Together with colleagues at Institut Néel (Grenoble) and Lumin (Orsay), the team pioneered a device based on a vibrating microwire made of galium arsenide, which embeds a single quantum dot made of indium arsenide. A quantum dot is a semiconductor nanostructure that behaves as an atom. Indeed, it features discrete energy levels, as well as remarkable optical properties at liquid-helium temperature. Moreover, the bandgap energy of a semiconductor material is extremely sensitive to deformation of the crystal lattice. This simple mechanism strongly couples the emission wavelength of the quantum dot to the displacement of the microwire. Early studies focused on the fundamental, sub-megahertz resonance of the microwire, which behaves as a classical oscillator. Entering the quantum regime calls for a massive increase in the mechanical frequency, in order to minimize thermal noise. In addition, this will enable the all-optical control and detection of mechanical motion.

The team developed a new device in order to explore the high-frequency mechanical resonances of the microwire (Fig. a). A set of on-chip electrodes applies an oscillating electrostatic force to the microwire. Mechanical motion is detected thanks to a few quantum dots, whose luminescence is excited by a laser. When the wire vibrates, the optical emission line of each quantum dot is spectrally broadened (Fig. b). Experiments already revealed a flexural resonance with a frequency as high as 190 MHz, one thousand times larger than the one of the fundamental mode. Moreover, the coupling strength to this high-order vibration mode reaches a record value.

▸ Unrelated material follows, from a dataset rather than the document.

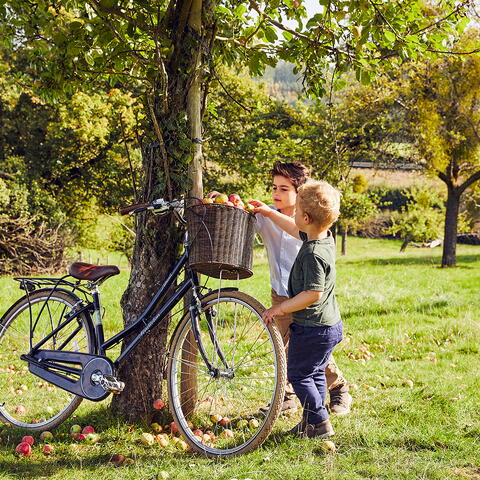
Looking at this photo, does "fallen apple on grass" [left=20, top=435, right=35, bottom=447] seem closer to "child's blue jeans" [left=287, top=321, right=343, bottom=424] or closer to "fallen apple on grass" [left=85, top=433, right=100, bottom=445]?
"fallen apple on grass" [left=85, top=433, right=100, bottom=445]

These findings pave the way towards the optical generation of quantum state of motion and the realization of coherent opto-mechanical interfaces. These are the objectives of the ANR project “AQOUSTIQS”, which gathers the above-mentioned partners and will be launched early 2025.

 
Figure: (a) Schematics of the device. On-chip electrodes drive the mechanical vibration of a conical microwire that embeds a few QDs near its base.
(b) Detection of the flexural resonance F7: when the wire is at rest, each quantum dot features a narrow optical emission line (the color codes the light intensity). The excitation of a mechanical resonance (here close to 189.5 MHz) leads to a spectral broadening. Because of the inhomogeneity of mechanical strain in the wire cross-section, this spectral broadening is different for each quantum dot.
(c) Mode shape of the flexural resonance F7:  the color codes the local mechanical strain (red: extension, blue: compression).